START Records shown

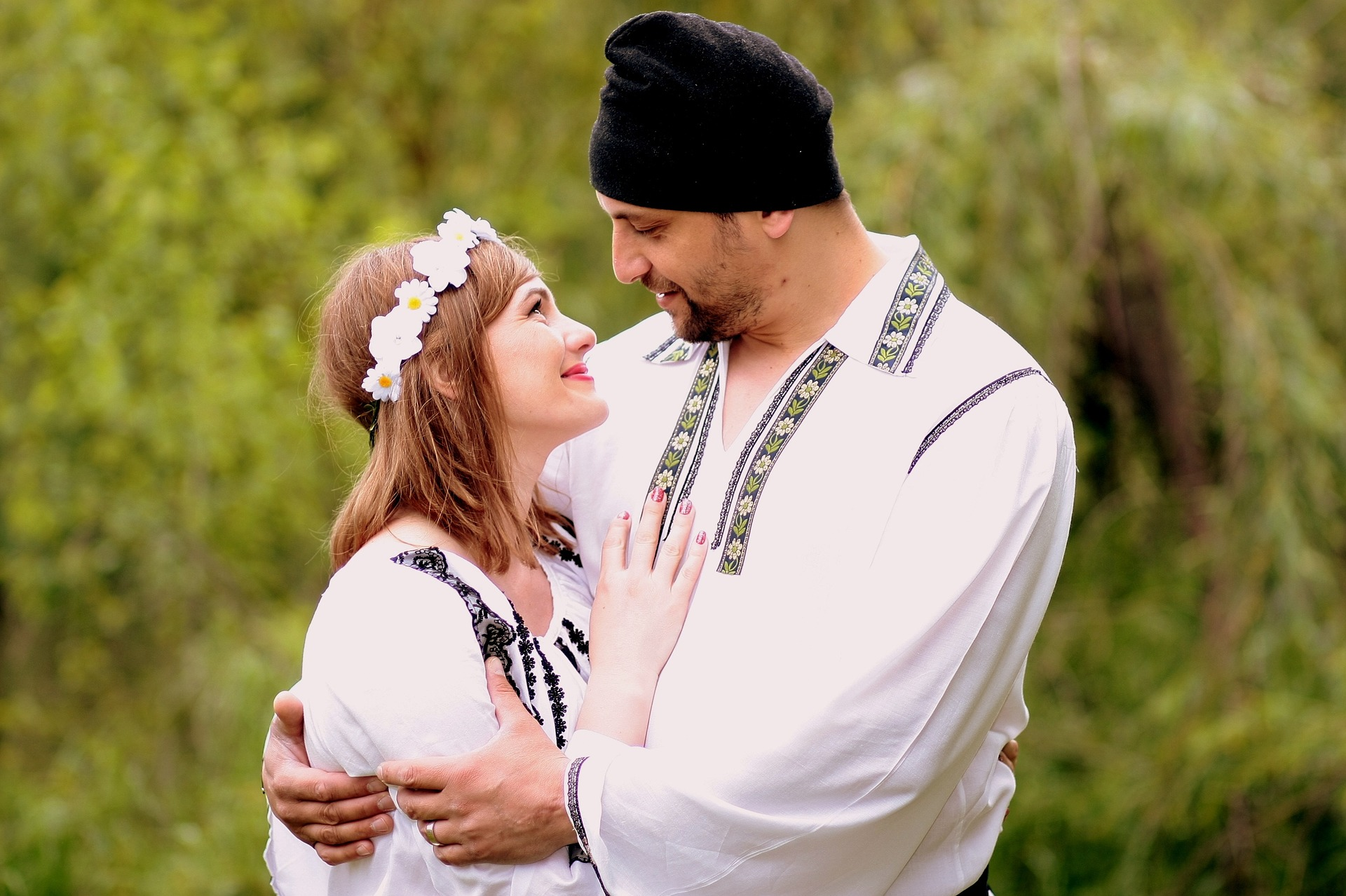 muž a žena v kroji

END Records shown
START Records shown

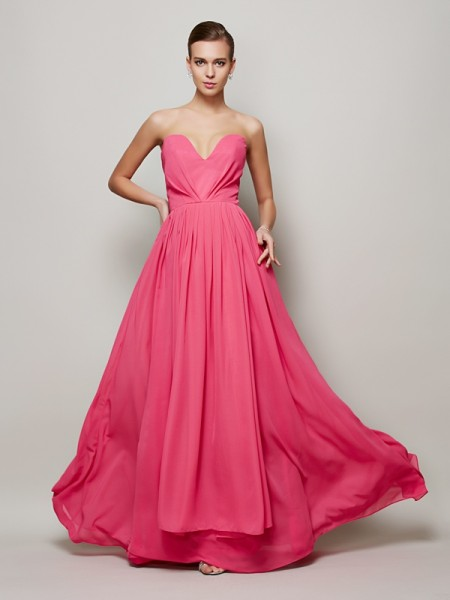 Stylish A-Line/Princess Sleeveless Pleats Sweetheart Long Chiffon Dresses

END Records shown
START Records shown

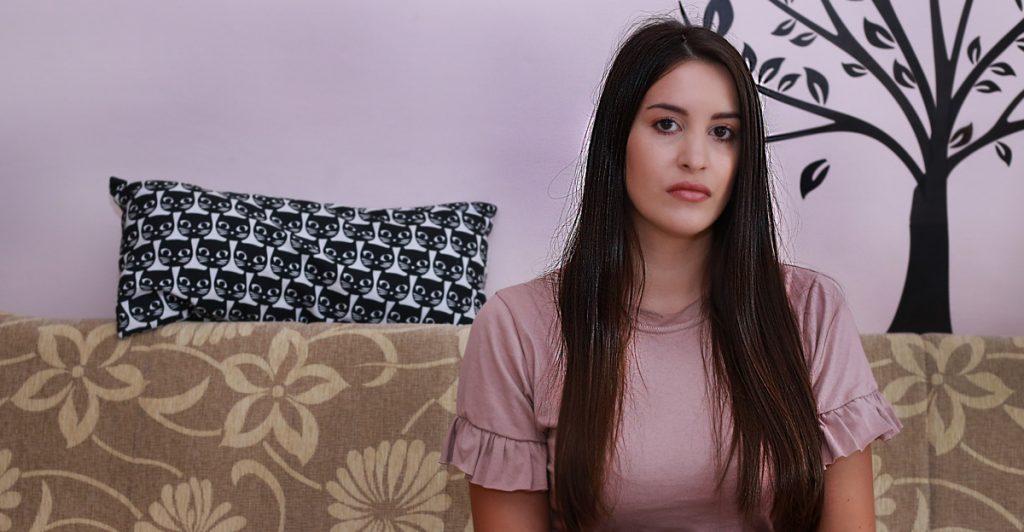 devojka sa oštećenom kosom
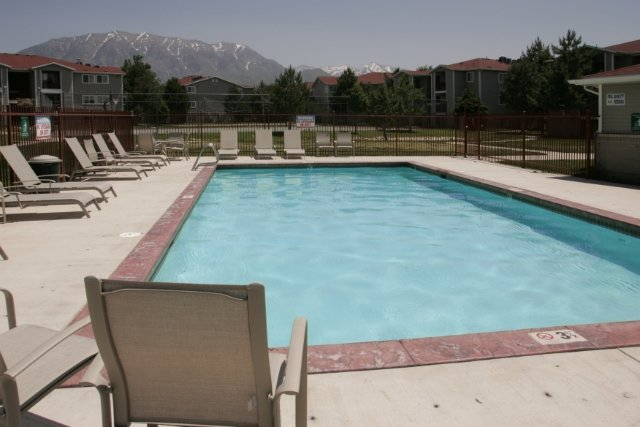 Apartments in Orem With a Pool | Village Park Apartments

END Records shown

Among the entries above, locate the line with "devojka sa oštećenom kosom" and the line with "Apartments in Orem". Give those two lines and all lines between them again, exactly, leaving out the pictures.

 devojka sa oštećenom kosom
 Apartments in Orem With a Pool | Village Park Apartments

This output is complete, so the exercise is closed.